Other series in which Larson left his mark entertained endlessly in the 1970s and 1980s including The Hardy Boys/ Nancy Drew Mysteries (1977-1979) based on those classic blue hard cover books that seemed to circulate my neighborhood to no end.
B.J. And The Bear (1979-1981) would follow. As a kid it seemed I was a sucker for chimpanzees and orangutans. If you included a monkey of any kind I was front row and center at the television. Clint Eastwood's Every Which Way But Loose (1978) and Any Which Way You Can (1980) had a similar effect. It seemed like there was a vortex for kids who loved ape-centric entertainment at the end of the 1970s. And of course let us not forget the Planet Of The Apes franchise.
Those uniforms were so cool you can see their influence on series like manga and anime's Attack On Titan (2012).
I was never much of a Magnum, P.I. (1980-1988) guy, but my grandmother loved it.
Talking cars were much more my thing. So Knight Rider (1982-1986), complete with roving red cylon eye sound effect, came next and my father was a real fan of that particular Pontiac Firebird Trans AM. And thus his love and mine for that aforementioned series was representative of why Knight Rider was a hit across generations. The 2008 reboot of the series didn't capture the same lightning in a bottle as Moore's reworked Battlestar Galactica. All of the charm of the original Knight Rider was gone replaced with nothing but an empty coat of contemporary television car wax and none of the character that made the first so unforgettable.
And finally, with The Six Million Dollar Man in the rear view mirror, The Fall Guy (1981-1986), starring Lee Majors, arrived and became a huge hit for me.

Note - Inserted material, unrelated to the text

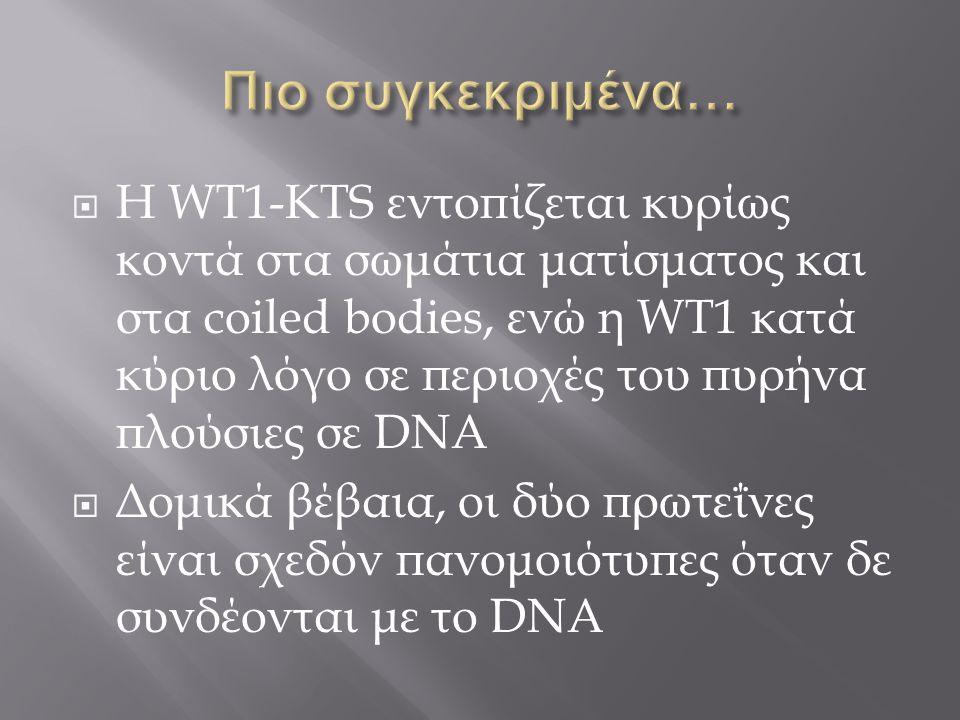  Η WT1-KTS εντοπίζεται κυρίως κοντά στα σωμάτια ματίσματος και στα coiled bodies, ενώ η WT1 κατά κύριο λόγο σε περιοχές του πυρήνα πλούσιες σε DNA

Not to mention my bedroom walls were adorned with more than a few Heather Thomas posters. God bless all of the people involved in casting there and in the casting of latex-heavy, gorgeous Erin Gray for Buck Rogers. Bless your hearts. Thank the Lord and Larson for small favors. Iconic characters were created in Apollo and Starbuck. He gave me my beloved robot daggit (another chimpanzee by the way), Twiki and more gorgeous ladies than you could shake a stick at in the form of the lovely Jane Seymour, Maren Jensen, Laurette Spang and Anne Lockhart. He really did deliver on the space babes. Those colonial warriors never had it so good.
Well, Glen A. Larson had a big hand in creating some of the finest television in my young life ... and poster girls. Many of these series have been purchased and will continue to be enjoyed for years to come. But to recall the memories of enjoying those original episodes of Battlestar Galactica, holding a Cylon Raider or a Colonial Viper in my hand and the thrill of those days. Those memories are unquestionably irreplaceable. I would be remiss not to pay tribute to the man here given all of the joys he provided my young life. Great joy indeed.